Y no lo digo por todas las referencias e imágenes cristianas que atraviesan Lux, sino porque en su relato Rosalía recuerda que lo divino está en lo terrenal, y lo terrenal en lo divino. Te sube y te baja constantemente entre el cielo y el infierno, entre lo sagrado y lo corrupto.

El álbum arranca con Sexo, Violencia y Llantas, donde plantea el dilema de vivir entre lo divino y lo terrenal. Te interroga: ¿se puede convivir entre los dos? “Primero amaré el mundo y luego amaré a Dios”, canta, y te sumerge en el inicio del viaje. Te anticipa lo que va a contar y te confirma que no hay divinidad sin tierra.

Casi sin corte llega Reliquia, como una estación más de un vía crucis moderno. En lugar de parábolas, Rosalía cuenta su historia de vida. “Pero mi corazón nunca ha sido mío”, dice, y te recuerda que hay una parte de nosotros que no nos pertenece. Me remite a Cerati cuando decía: “Donde todo es parte de mí, y soy parte de todos”. Somos a partir de los otros.

Lo divino en el cuerpo

Y de pronto vuelve a recordarte que este es un viaje entre la tierra y el cielo: empieza a sonar Divinize. “Fruita roja i rodona, qui l’endevina?”, canta, retomando el mito de Adán y Eva. La corporalidad se hace presente. Hay algo de la divinidad que es de nosotros, pero no la controlamos: nos atraviesa. “Outside me. Inside me”, repite. Lo divino está en el cuerpo, nos cruza, pero también está afuera.

El álbum continúa con Porcelana, donde la divinidad se quiebra y aparece el abismo de lo humano. ¿Existe lo divino si no se materializa? Surge el miedo desde lo más profundo: el miedo que nos aleja de lo sagrado, pero que también nos vuelve humanos. “Soy la diva del tigueraje”, dice. No teme al pecado; lo devora crudo.

Después, Mio Cristo Piange Diamanti. Literalmente, se abre el cielo. Es la canción de la empatía. No somos divinos —“Imperfectos, agentes del caos”, canta—, pero la música nos eleva hacia un Dios humano. Es el momento de la epifanía.

Y enseguida llega el golpe. Berghain materializa la tensión entre los dos planos: “Su miedo es mi miedo. Su rabia es mi rabia. Su amor es mi amor. Su sangre es mi sangre”. Lo divino y lo humano se mezclan de nuevo. Es el mito del pecado original: lo terrenal es imperfecto, puede ser oscuro. El nombre de la discoteca no es casual; Berghain es un templo moderno donde lo trascendente se experimenta desde el cuerpo, y la comunidad. En este espacio, en esta oscuridad, la salvación solo es posible a través de la intervención divina.

Lo humano, lo real

Después del cielo y la oscuridad, Rosalía te recuerda que sigue siendo una de nosotros. En La Perla canta sobre el desamor, el dolor y lo difícil del perdón. En Mundo Nuevo y De madruga está enojada, pero coquetea con la ilusión de otro mundo posible.

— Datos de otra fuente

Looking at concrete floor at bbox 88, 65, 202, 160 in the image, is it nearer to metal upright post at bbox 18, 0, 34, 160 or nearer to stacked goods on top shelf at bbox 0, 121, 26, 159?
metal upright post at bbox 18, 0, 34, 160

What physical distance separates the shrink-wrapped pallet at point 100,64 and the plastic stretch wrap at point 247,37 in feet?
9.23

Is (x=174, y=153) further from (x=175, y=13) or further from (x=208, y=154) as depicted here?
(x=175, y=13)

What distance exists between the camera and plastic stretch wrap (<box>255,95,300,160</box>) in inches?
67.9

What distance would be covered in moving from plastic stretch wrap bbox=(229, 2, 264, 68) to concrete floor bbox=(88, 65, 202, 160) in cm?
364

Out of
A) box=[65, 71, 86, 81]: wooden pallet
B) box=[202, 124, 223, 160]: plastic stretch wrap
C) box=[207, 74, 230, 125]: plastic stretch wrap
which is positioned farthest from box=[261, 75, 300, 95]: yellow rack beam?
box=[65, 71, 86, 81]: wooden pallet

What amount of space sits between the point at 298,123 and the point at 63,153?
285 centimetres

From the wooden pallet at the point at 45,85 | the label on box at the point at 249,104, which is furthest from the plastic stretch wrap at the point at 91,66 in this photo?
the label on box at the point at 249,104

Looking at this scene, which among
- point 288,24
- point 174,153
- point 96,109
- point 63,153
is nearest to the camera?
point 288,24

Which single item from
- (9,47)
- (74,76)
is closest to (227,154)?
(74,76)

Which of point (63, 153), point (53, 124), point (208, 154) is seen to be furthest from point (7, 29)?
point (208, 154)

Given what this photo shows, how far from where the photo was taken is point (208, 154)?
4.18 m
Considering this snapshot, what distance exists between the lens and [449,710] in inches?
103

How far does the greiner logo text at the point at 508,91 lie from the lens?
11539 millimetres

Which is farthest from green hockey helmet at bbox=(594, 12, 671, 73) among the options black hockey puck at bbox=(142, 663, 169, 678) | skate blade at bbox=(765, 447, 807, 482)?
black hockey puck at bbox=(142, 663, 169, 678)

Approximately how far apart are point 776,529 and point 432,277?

En Dios Es Un Stalker, el tono cambia. La ironía aparece: ¿y si Dios fuera uno de nosotros? En tiempos de redes, el amor también se vuelve omnipresente. Te enrosco, no te podés escapar de mí, dice. Es un Dios que mira tus fotos de Instagram para enamorarte. Un Dios digital, inmanente, y humano.

Luego llega el cierre emocional. La Yugular presenta el amor como una fuerza arrasadora: rompe las reglas del tiempo y de la física, lo mueve todo. Pero además, introduce la noción del alma desde distintas perspectivas religiosas. Porque el álbum no se limita a la fe cristiana: va más allá, plantea el interrogante del alma como algo común a la humanidad y, al mismo tiempo, propio de cada individuo. Recorre las diversas creencias sobre el alma hasta llegar a afirmar: “Y un continente no cabe en Él (Dios)” , “Él cabe en mi pecho, y mi pecho ocupa su amor”. Es el punto máximo de cercanía con Dios. En este verso, Rosalía retoma la hipótesis inicial: la conexión entre lo divino y lo terrenal. Dios está en mí, porque yo soy parte del todo.

En cambio, Sauvignon Blanc muestra la contracara: el amor sencillo, cotidiano. “A tu lado, mi futuro será dorado.” Ya no hay vértigo, hay paz. Del arrebato al sosiego.

La vida y lo trascendente

En el bloque final llega La Rumba del Perdón. Hay un punto en la vida en que uno entiende que la experiencia de estar vivo se construye con las alegrías, pero también con las tristezas. Esas tristezas vienen muchas veces de lo que no nos dieron, de lo que esperábamos y no pasó, de las traiciones y los desencuentros. De eso habla esta canción.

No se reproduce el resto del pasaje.